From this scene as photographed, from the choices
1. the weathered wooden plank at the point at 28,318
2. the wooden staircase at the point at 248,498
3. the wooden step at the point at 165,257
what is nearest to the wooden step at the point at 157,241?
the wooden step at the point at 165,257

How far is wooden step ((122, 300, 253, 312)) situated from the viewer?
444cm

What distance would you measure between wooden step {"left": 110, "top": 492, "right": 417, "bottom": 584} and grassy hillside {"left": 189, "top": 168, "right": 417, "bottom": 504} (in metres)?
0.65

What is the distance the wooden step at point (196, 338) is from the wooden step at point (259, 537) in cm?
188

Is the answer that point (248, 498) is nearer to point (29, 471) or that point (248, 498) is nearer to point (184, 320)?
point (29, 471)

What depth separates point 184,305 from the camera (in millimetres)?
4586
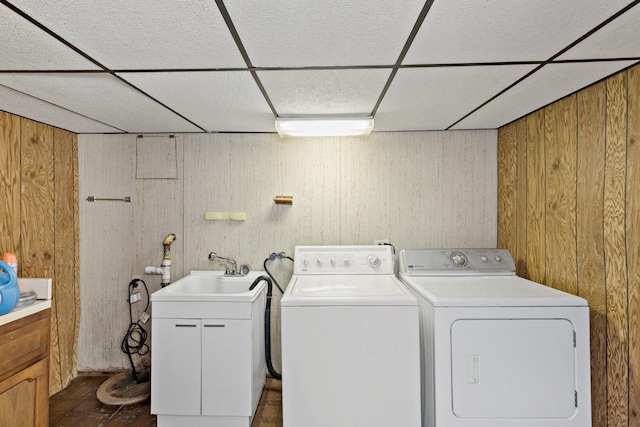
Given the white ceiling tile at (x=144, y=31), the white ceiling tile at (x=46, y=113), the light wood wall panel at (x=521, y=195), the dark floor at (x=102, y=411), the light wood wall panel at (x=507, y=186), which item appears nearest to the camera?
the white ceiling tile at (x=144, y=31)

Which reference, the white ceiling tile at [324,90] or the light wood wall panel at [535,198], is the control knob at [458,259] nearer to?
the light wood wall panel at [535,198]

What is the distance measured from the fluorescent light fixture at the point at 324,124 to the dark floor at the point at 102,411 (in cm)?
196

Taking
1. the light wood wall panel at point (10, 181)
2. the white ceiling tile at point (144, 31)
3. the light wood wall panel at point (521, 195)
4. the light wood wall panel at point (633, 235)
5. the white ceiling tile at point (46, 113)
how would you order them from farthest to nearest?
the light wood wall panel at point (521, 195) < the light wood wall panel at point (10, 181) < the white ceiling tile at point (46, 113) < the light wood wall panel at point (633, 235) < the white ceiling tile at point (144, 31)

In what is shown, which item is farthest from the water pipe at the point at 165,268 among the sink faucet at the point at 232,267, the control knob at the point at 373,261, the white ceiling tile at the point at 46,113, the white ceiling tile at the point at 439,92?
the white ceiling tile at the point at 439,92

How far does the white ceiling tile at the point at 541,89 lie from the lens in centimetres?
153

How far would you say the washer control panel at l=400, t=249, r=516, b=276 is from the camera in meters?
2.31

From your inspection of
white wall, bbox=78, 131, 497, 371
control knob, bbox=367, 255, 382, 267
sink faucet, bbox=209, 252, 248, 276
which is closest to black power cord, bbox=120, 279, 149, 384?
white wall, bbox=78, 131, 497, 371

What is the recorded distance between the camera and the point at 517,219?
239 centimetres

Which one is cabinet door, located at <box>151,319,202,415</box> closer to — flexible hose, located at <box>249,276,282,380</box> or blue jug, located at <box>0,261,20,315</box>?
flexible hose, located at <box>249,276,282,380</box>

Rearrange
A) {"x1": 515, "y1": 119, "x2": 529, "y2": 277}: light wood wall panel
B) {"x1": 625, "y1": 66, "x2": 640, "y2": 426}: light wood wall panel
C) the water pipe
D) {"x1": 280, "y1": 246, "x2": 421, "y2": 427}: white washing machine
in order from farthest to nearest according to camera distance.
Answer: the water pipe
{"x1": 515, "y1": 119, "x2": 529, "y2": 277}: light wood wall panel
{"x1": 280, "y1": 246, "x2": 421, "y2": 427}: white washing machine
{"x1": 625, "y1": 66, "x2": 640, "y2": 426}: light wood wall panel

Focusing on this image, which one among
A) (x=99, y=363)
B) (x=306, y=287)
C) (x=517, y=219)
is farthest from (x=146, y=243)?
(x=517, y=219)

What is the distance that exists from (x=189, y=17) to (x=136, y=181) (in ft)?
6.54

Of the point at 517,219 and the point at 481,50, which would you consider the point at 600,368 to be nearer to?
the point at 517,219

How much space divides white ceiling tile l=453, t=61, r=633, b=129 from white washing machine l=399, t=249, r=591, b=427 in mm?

_ _ _ _ _ _ _

PROBLEM TO WORK ON: Copy all of the data above word for word, leaving out the pictures.

FINAL RESULT:
From this scene as photographed, from the choices
1. the weathered wooden plank at the point at 28,318
2. the wooden staircase at the point at 248,498
3. the wooden step at the point at 165,257
what is nearest to the wooden step at the point at 157,241?
the wooden step at the point at 165,257

How far is wooden step ((122, 300, 253, 312)) situated from the viewer?
444cm

What distance would you measure between wooden step {"left": 110, "top": 492, "right": 417, "bottom": 584} and grassy hillside {"left": 189, "top": 168, "right": 417, "bottom": 504} (in metres)?
0.65

What is the distance the wooden step at point (196, 338) is from the wooden step at point (259, 537) in cm?
188

Is the answer that point (248, 498) is nearer to point (29, 471) or that point (248, 498) is nearer to point (184, 320)?
point (29, 471)

What depth separates point 184,305 from the camera (in millimetres)?
4586
Given the white ceiling tile at (x=144, y=31), the white ceiling tile at (x=46, y=113), the light wood wall panel at (x=521, y=195), the dark floor at (x=102, y=411), the light wood wall panel at (x=507, y=186), which item appears nearest to the camera?
the white ceiling tile at (x=144, y=31)

Which reference, the white ceiling tile at [324,90] or the light wood wall panel at [535,198], is the control knob at [458,259] nearer to?
the light wood wall panel at [535,198]

What is the distance measured from the fluorescent light fixture at the point at 324,124 to the dark floor at the point at 102,411 (in cm)?
196

Taking
1. the light wood wall panel at point (10, 181)
2. the white ceiling tile at point (144, 31)
3. the light wood wall panel at point (521, 195)
4. the light wood wall panel at point (633, 235)
5. the white ceiling tile at point (46, 113)
how would you order them from farthest to nearest?
the light wood wall panel at point (521, 195) < the light wood wall panel at point (10, 181) < the white ceiling tile at point (46, 113) < the light wood wall panel at point (633, 235) < the white ceiling tile at point (144, 31)

In what is shown, which item is farthest from the water pipe at the point at 165,268 among the sink faucet at the point at 232,267, the control knob at the point at 373,261, the white ceiling tile at the point at 46,113, the white ceiling tile at the point at 439,92?
the white ceiling tile at the point at 439,92

How far does the white ceiling tile at the point at 541,89 lie from the lens in centimetres?
153

How far would you say the washer control panel at l=400, t=249, r=516, b=276 is from the camera in meters?
2.31

From your inspection of
white wall, bbox=78, 131, 497, 371
control knob, bbox=367, 255, 382, 267
sink faucet, bbox=209, 252, 248, 276
which is closest to black power cord, bbox=120, 279, 149, 384?
white wall, bbox=78, 131, 497, 371

What is the recorded distance between the camera and the point at 517,219?
239 centimetres

Which one is cabinet door, located at <box>151,319,202,415</box> closer to — flexible hose, located at <box>249,276,282,380</box> or blue jug, located at <box>0,261,20,315</box>?
flexible hose, located at <box>249,276,282,380</box>

Rearrange
A) {"x1": 515, "y1": 119, "x2": 529, "y2": 277}: light wood wall panel
B) {"x1": 625, "y1": 66, "x2": 640, "y2": 426}: light wood wall panel
C) the water pipe
D) {"x1": 280, "y1": 246, "x2": 421, "y2": 427}: white washing machine
in order from farthest to nearest according to camera distance.
Answer: the water pipe
{"x1": 515, "y1": 119, "x2": 529, "y2": 277}: light wood wall panel
{"x1": 280, "y1": 246, "x2": 421, "y2": 427}: white washing machine
{"x1": 625, "y1": 66, "x2": 640, "y2": 426}: light wood wall panel

Focusing on this image, which one among
A) (x=99, y=363)
B) (x=306, y=287)
C) (x=517, y=219)
is farthest from (x=146, y=243)?
(x=517, y=219)

What is the distance that exists from (x=189, y=17) to (x=136, y=181) (in ft)?
6.54

Of the point at 517,219 and the point at 481,50, which would you consider the point at 600,368 to be nearer to?
the point at 517,219

How much space divides white ceiling tile l=453, t=61, r=633, b=129 from white washing machine l=399, t=249, r=591, b=427 in mm?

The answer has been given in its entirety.